=== RECORDS PROVIDED ===
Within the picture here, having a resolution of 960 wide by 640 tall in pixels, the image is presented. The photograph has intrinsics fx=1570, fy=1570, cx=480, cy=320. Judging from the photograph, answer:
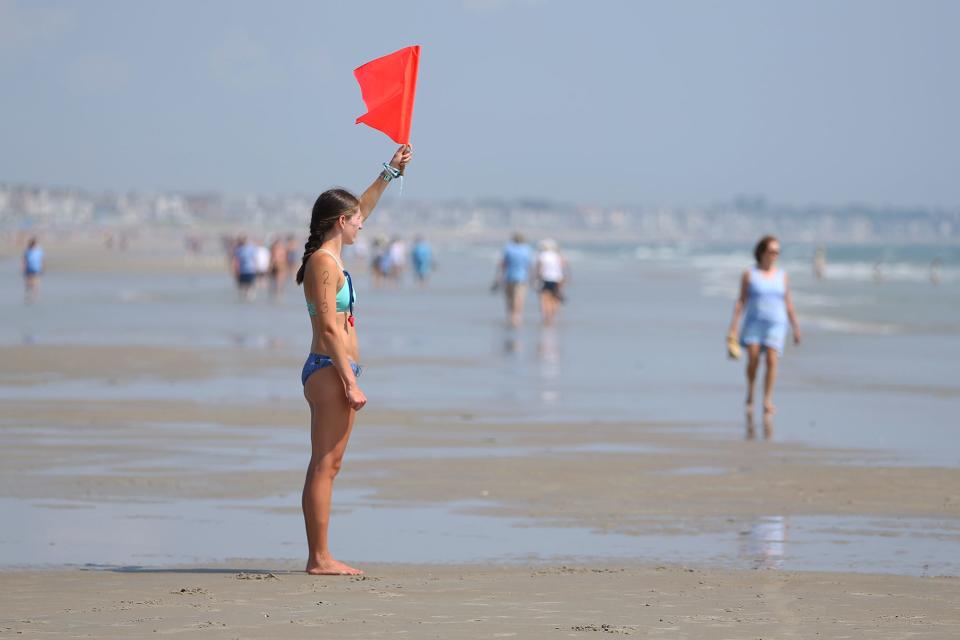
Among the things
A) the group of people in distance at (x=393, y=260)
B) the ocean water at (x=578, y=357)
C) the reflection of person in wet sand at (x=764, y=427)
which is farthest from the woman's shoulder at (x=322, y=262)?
the group of people in distance at (x=393, y=260)

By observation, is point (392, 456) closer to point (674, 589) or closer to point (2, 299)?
point (674, 589)

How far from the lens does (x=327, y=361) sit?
6695 millimetres

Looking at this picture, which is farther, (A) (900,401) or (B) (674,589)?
(A) (900,401)

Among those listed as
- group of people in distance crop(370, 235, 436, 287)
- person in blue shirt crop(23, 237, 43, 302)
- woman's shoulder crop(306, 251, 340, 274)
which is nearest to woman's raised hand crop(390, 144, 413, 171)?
woman's shoulder crop(306, 251, 340, 274)

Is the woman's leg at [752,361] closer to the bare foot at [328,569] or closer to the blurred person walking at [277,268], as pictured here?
the bare foot at [328,569]

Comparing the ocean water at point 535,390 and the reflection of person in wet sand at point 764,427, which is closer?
the ocean water at point 535,390

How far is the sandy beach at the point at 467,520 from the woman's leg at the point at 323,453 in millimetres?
130

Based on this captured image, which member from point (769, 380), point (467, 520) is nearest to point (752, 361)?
point (769, 380)

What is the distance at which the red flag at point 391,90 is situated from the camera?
6.97m

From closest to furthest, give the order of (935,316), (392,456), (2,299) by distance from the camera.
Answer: (392,456) → (935,316) → (2,299)

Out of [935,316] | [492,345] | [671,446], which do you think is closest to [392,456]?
[671,446]

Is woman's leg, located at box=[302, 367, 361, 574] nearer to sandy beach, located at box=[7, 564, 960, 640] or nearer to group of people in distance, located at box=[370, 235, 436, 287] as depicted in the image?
sandy beach, located at box=[7, 564, 960, 640]

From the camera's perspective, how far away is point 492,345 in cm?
2236

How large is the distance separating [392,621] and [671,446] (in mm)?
6195
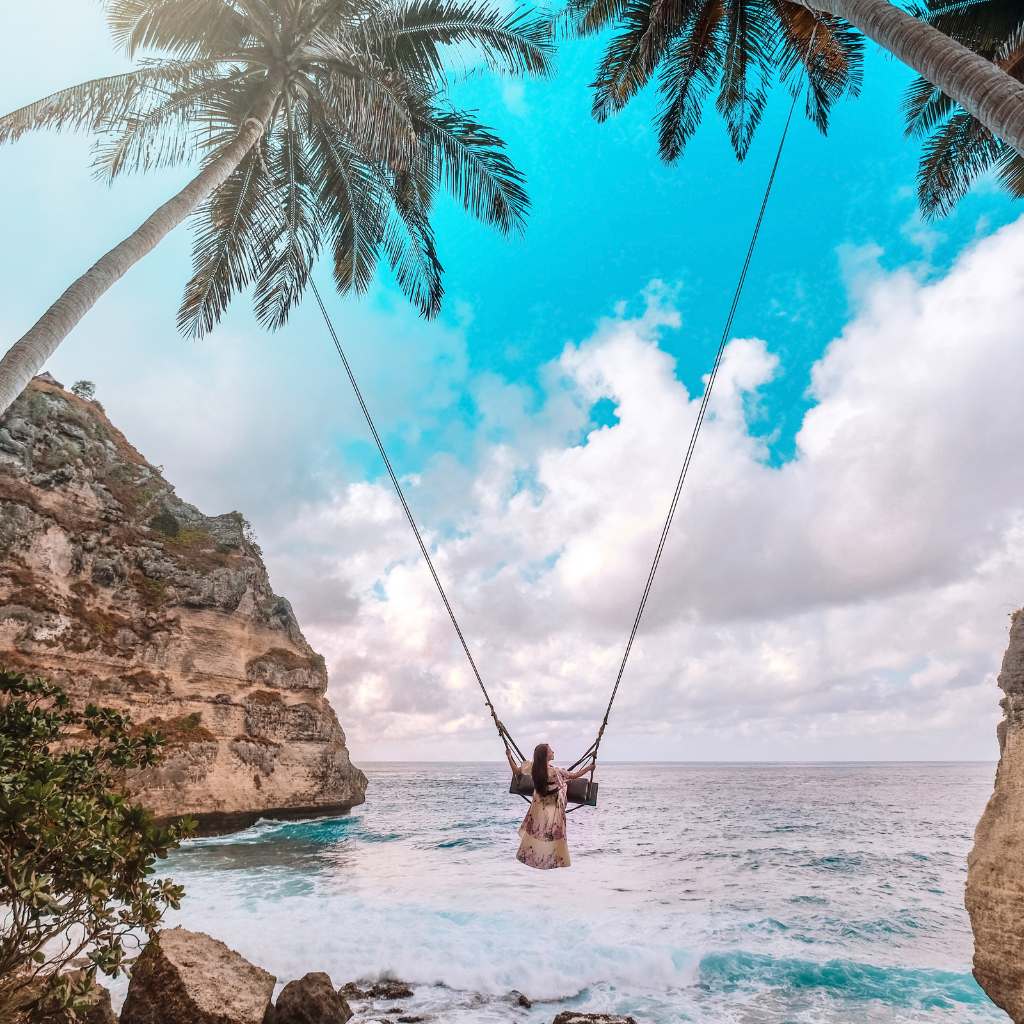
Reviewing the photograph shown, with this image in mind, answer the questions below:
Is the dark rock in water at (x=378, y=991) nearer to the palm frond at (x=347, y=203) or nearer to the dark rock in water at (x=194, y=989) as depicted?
the dark rock in water at (x=194, y=989)

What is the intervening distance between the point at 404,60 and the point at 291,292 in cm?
406

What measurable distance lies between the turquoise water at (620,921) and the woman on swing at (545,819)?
3156 mm

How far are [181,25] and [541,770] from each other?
10.4 metres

=== WORK REQUIRED ===
Could you copy the material above word for word, leaving out the pictures?

=== CORRECT RESULT ===
Within the picture here, having a resolution of 960 wide by 640 tall in pixels, the image is presented. The photograph has intrinsics fx=1570, fy=1570, cx=480, cy=320. Judging from the photograph, answer:
Among the things
A) the group of people in distance at (x=393, y=260)
B) the ocean water at (x=578, y=357)
C) the reflection of person in wet sand at (x=764, y=427)
which is farthest from the woman's shoulder at (x=322, y=262)?
the group of people in distance at (x=393, y=260)

By observation, is point (392, 456) closer to point (674, 589) or closer to point (2, 299)?
point (674, 589)

How far from the lens does (x=327, y=361) sit?
6695 millimetres

Looking at this picture, which is farther, (A) (900,401) or (B) (674,589)?
(A) (900,401)

Among those listed as
- group of people in distance crop(370, 235, 436, 287)
- person in blue shirt crop(23, 237, 43, 302)
- woman's shoulder crop(306, 251, 340, 274)
which is nearest to woman's raised hand crop(390, 144, 413, 171)?
woman's shoulder crop(306, 251, 340, 274)

Is the woman's leg at [752,361] closer to the bare foot at [328,569] or closer to the blurred person walking at [277,268], as pictured here?
the bare foot at [328,569]

Comparing the ocean water at point 535,390 and the reflection of person in wet sand at point 764,427, which is closer?
the ocean water at point 535,390

How far is the sandy beach at the point at 467,520 from the woman's leg at the point at 323,453 in millimetres?
130

Based on this captured image, which member from point (769, 380), point (467, 520) is nearest to point (752, 361)?
point (769, 380)

What is the distance at which the red flag at point 391,90 is situated from the camera?
6.97m

From closest to furthest, give the order of (935,316), (392,456), (2,299) by distance from the camera.
Answer: (392,456) → (935,316) → (2,299)

Out of [935,316] | [492,345] | [671,446], which do you think is closest to [392,456]?
[671,446]

Is woman's leg, located at box=[302, 367, 361, 574] nearer to sandy beach, located at box=[7, 564, 960, 640] or nearer to group of people in distance, located at box=[370, 235, 436, 287] as depicted in the image?
sandy beach, located at box=[7, 564, 960, 640]

From the camera's perspective, how far away is point 492,345 in cm?
2236

How large is the distance separating [392,621] and [671,446] (in mm)?
6195
Reviewing the photograph shown, with this image in mind, answer the questions below:
Is the dark rock in water at (x=378, y=991) nearer to the palm frond at (x=347, y=203) or nearer to the dark rock in water at (x=194, y=989) as depicted?
the dark rock in water at (x=194, y=989)

What is the intervening distance between the point at 404,60 and the point at 291,292 in cm?
406

What measurable distance lies between the turquoise water at (620,921) and the woman on swing at (545,819)?
3156 mm

How far are [181,25] and [541,770] from each other?
10.4 metres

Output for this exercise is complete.